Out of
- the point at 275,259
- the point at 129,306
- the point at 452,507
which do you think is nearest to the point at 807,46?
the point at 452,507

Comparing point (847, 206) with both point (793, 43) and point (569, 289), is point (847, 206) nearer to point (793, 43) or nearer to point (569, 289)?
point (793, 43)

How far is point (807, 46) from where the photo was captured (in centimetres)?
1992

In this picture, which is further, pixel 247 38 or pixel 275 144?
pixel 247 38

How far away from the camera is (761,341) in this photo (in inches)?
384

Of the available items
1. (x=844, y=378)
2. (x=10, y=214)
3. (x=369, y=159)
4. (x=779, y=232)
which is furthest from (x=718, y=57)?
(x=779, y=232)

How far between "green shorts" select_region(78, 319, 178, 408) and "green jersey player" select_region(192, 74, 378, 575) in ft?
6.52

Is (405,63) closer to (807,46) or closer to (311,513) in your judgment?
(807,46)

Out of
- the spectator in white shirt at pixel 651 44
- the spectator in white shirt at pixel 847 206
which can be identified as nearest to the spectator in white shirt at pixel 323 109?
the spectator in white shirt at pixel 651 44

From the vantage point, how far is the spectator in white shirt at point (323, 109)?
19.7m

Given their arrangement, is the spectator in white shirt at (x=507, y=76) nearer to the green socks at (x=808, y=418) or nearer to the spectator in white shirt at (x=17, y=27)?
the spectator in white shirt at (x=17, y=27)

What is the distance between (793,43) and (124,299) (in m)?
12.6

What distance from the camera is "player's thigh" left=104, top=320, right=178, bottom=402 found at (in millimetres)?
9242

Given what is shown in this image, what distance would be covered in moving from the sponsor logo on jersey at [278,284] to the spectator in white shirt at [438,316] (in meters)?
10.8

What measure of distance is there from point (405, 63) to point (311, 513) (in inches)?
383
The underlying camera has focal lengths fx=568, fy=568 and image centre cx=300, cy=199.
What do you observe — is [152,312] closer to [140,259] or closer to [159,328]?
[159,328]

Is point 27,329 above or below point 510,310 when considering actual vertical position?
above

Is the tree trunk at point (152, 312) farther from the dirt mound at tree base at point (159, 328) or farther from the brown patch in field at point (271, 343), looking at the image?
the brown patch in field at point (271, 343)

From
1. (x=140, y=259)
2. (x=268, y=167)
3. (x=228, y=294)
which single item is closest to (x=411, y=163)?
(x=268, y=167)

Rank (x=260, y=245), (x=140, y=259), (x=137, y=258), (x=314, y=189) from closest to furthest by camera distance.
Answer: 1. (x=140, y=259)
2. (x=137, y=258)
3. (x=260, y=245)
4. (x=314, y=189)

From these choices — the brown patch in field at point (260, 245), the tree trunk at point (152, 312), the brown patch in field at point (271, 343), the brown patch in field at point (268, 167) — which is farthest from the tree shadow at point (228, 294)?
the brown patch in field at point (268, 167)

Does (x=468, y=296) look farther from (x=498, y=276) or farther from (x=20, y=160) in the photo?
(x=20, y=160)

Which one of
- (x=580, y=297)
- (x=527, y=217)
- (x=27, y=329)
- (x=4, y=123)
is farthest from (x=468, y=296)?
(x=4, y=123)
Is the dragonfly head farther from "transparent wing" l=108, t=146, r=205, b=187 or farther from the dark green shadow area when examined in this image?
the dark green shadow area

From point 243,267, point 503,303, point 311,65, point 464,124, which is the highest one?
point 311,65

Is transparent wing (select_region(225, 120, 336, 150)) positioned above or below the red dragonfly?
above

(What you should do) Retype exactly the lines from the one containing "Which one of" through the last line of the records above, including both.

(Exercise output)
Which one of
- (x=580, y=297)
- (x=527, y=217)
- (x=27, y=329)
- (x=4, y=123)
is farthest from (x=468, y=296)?
(x=4, y=123)
Is the dragonfly head farther from "transparent wing" l=108, t=146, r=205, b=187 or farther from the dark green shadow area when examined in this image?
the dark green shadow area

From point 243,267, point 503,303, point 311,65, point 464,124, which is the highest one?
point 311,65

Is transparent wing (select_region(225, 120, 336, 150)) positioned above or below the red dragonfly?
above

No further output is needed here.